Ken Shoulders ; The Man Who Made Black Holes

The book is just a summary of all of his experiments. As such it is of high value for people that are knowledgeable in the art.

But what would be of may more interest is a mathematical model that explains the EVO behavior. There are some S. papers trying it, but they are not compelling. If any body has some links (not Shoulders papers!) this would definitely be of interest.

Quote from Alan Smith

Who got it from me.

Bob G. posted a link on ECW.

The references director gave are crude speculations:

Here some more serious references:

FORCE-FREE TIME-HARMONIC PLASMOIDS - Jack Nachamkin

to be found on:

https://apps.dtic.mil/docs/citations/ADA257765

https://www.researchgate.net/p…Radiation_Diffusion_Model

Can be downloaded from a "mill" site.

something newer

Electromagnetic toroidal excitations in matter and free space

N. Papasimakis1*, V. A. Fedotov1, V. Savinov1, T. A. Raybould1 and N. I. Zheludev1,2

Found this interesting. Old, from 1992.

https://apps.dtic.mil/docs/cit…-V_wcluA42LC4xU9JVebT9938

"Abstract : A heretofore unexplored solution of Maxwell's equations is investigated for time-harmonic waves in a partially ionized gas. The analysis is focused on the spherically symmetric cases that behave like electromagnetic energy trapped in the form of a plasmoid . It will be shown that a critical frequency exists, below which the current cannot be carried by electrons and the plasmoid remains stable. Resonant sizes will be shown to exist such that plasmoids will not exchange energy with their external surroundings, and their boundary conditions can be met by vacuum solutions to Maxwell's equations. Virial analysis calculates free-change density and critical frequency to be consistent with Newtonian mechanics and classical electromagnetics. A stable vortical motion of the plasma will be shown to exactly cancel the dominant component of the electromechanical stresses, with the residual stresses being a strongly decreasing function of frequency."

Quote from Jouni Tuomela

Found this interesting. Old, from 1992.

Extracted records =>
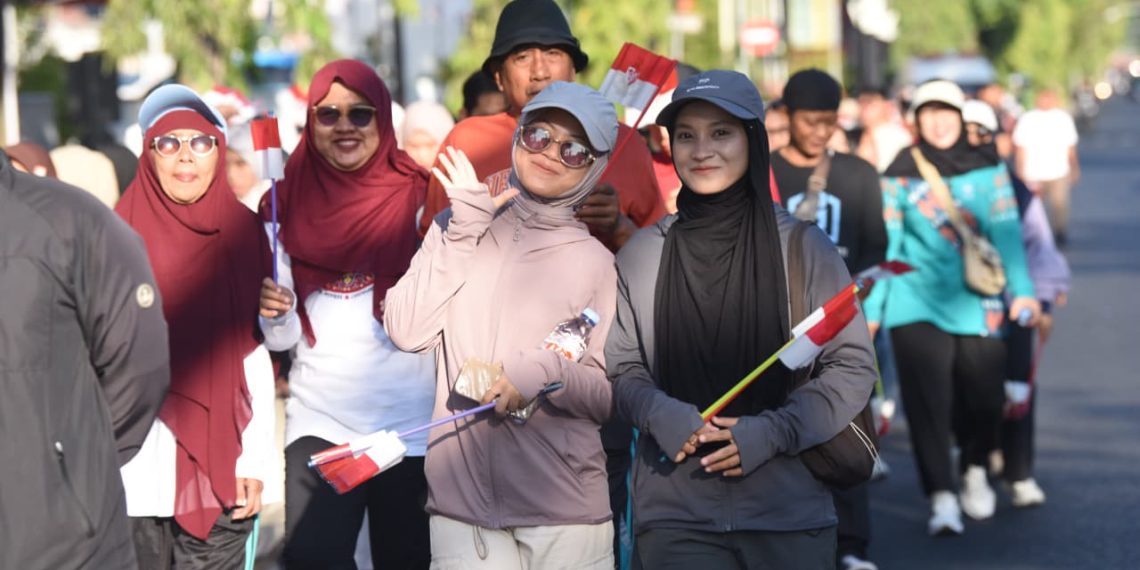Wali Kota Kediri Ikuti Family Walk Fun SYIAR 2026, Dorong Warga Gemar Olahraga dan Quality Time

==

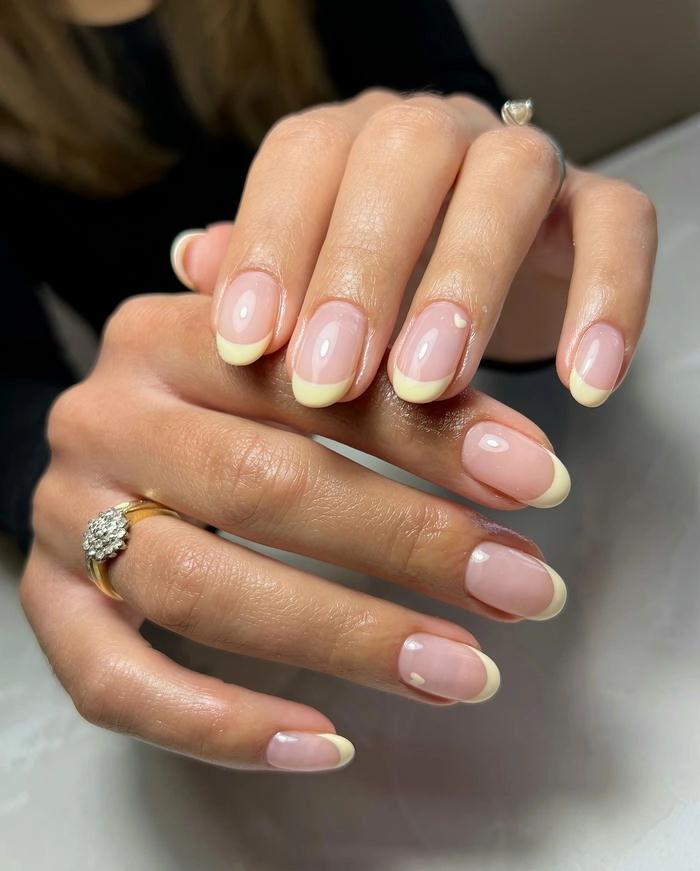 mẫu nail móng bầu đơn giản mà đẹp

--

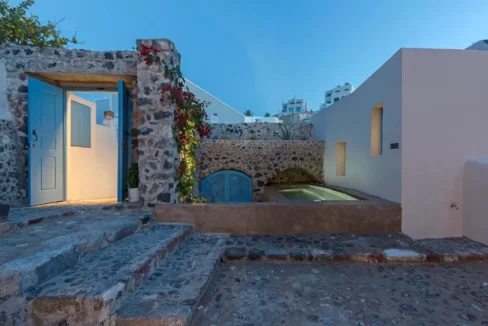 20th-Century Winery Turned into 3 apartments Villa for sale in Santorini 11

Check your understanding =>
1. According to the abstract quoted in the forum thread, what exists below which the current cannot be carried by electrons?
2. Copy everything in the forum thread from "The book is" down to "be of interest.".

Solved tasks =>
1. A critical frequency.

2.
The book is just a summary of all of his experiments. As such it is of high value for people that are knowledgeable in the art.

But what would be of may more interest is a mathematical model that explains the EVO behavior. There are some S. papers trying it, but they are not compelling. If any body has some links (not Shoulders papers!) this would definitely be of interest.